Sunday, 28 January 2024
Hall E (The Baltimore Convention Center)
How do emergency managers (EMs) make decisions when severe weather is bearing down on a vulnerable population? EMs serve as an essential link between meteorologists and the public during inclement weather conditions, performing a variety of duties from sounding sirens to evacuating towns. They must understand and relay large amounts of complex information in a domain of science that lacks standardization. Existing research has focused on modeling emergency management decision making through the application of individual psychological decision-making models.
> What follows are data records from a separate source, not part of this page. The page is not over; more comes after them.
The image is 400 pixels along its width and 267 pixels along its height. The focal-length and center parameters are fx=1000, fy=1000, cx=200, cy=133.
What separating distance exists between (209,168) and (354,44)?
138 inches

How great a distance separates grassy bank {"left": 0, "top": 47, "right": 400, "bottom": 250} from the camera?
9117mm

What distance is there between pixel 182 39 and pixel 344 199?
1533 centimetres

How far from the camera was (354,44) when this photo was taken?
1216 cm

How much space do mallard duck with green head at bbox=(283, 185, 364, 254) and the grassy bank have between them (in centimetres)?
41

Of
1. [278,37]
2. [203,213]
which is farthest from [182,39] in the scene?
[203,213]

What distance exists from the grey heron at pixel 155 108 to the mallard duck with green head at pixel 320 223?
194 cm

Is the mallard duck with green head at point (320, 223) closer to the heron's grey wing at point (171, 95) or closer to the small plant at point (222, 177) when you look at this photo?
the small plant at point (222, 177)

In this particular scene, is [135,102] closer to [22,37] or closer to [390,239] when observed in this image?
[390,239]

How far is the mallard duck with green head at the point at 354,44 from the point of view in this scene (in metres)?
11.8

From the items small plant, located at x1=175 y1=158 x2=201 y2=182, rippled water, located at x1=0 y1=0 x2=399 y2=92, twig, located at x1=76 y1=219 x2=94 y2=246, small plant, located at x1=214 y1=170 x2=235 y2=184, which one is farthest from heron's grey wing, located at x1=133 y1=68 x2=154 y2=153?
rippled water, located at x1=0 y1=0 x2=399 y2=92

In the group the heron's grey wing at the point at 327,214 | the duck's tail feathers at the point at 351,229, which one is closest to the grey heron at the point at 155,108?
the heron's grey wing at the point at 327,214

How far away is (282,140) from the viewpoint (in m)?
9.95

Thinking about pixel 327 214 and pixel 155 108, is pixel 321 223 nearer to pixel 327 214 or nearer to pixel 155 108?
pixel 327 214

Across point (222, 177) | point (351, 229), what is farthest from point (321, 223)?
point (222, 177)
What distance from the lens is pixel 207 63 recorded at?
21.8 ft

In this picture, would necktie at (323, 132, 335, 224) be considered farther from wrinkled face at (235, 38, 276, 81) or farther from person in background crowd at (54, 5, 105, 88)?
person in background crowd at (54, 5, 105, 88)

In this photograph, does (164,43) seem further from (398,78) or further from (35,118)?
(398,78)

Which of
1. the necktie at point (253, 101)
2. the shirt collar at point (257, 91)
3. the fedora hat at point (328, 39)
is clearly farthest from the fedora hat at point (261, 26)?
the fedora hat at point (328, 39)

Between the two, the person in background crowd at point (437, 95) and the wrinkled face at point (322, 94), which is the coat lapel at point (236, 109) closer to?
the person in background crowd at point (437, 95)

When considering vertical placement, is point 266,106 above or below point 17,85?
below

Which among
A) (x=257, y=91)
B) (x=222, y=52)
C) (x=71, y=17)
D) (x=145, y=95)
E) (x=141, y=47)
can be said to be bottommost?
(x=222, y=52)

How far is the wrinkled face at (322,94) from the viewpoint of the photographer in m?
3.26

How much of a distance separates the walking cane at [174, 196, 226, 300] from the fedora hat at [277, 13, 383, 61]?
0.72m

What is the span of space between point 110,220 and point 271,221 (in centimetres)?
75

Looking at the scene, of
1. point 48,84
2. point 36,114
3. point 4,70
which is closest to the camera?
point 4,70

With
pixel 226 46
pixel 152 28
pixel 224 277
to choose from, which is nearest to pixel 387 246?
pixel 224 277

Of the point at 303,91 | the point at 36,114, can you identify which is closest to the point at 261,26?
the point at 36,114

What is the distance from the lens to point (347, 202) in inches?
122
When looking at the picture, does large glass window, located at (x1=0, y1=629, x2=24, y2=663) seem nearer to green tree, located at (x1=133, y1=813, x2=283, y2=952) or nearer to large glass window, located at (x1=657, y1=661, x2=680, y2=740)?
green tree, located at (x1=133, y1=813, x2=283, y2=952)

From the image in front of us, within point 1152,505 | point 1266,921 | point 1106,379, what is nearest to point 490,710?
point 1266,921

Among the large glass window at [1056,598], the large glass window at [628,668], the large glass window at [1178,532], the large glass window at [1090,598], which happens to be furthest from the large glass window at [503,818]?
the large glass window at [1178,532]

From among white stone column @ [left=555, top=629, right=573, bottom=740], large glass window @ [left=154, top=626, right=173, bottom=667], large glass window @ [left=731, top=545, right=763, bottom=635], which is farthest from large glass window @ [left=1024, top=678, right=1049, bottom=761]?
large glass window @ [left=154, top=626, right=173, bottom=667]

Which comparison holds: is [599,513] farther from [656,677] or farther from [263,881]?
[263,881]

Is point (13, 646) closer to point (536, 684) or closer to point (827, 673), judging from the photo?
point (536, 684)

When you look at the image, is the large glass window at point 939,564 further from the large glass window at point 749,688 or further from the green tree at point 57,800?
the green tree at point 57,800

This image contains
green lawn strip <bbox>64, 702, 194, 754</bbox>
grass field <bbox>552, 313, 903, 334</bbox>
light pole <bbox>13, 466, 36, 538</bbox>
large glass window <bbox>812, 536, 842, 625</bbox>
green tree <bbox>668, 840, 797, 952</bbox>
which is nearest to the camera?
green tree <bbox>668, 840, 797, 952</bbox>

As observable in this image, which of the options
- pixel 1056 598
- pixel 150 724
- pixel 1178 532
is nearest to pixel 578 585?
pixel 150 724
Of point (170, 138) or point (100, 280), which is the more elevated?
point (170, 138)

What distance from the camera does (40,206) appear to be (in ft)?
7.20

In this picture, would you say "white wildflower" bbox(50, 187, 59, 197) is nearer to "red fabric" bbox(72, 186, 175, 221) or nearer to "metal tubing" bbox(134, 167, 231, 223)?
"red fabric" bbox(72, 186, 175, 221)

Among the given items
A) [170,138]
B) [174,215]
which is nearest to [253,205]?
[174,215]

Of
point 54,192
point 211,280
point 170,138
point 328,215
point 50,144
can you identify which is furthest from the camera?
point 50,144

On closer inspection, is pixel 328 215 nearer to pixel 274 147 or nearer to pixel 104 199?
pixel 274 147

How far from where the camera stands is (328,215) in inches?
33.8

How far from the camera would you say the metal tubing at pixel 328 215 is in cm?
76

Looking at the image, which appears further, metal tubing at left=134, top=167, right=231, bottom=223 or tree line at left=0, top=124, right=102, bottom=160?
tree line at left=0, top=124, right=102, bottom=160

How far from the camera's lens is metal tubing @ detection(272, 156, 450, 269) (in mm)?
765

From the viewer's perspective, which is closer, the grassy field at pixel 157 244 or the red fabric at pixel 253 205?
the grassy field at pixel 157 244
These models, however, tend to lack specificity, neglect interpersonal communication, and fail to capture the uniqueness a severe weather scenario can present. This research sought to investigate emergency manager decision making during severe weather and identify aspects of the EM decision-making process that the conceptual model developed by Baumgart et al. (2008) did not capture. Using version 1.7.1 of NVivo, a popular qualitative analysis software, 16 transcripts, comprised of emergency managers, National Weather Service officials, and first responders were qualitatively coded using the emergency manager decision-making model presented in Baumgart et al. (2008) as a deductive framework. The interviews were collected in early 2022 by the National Severe Storms Laboratory (NSSL)/Cooperative Institute for Severe and High-Impact Weather Research and Operations (CIWRO), a few months after the December 10th-11th, 2021 tornado event across the Ohio River Valley. CIWRO then transcribed the interviews in the months leading up to the summer of 2022; the transcripts were then provided for this study as a secondary data source, with personally identifiable information redacted, during Summer 2022. The findings of this study concur with the existing knowledge that emergency management as a field lacks standardization. Furthermore, EMs strive to make socially competent decisions during severe weather based on prior experience and the resources they have available, and preparedness is the most salient factor EM decision-making models fail to capture.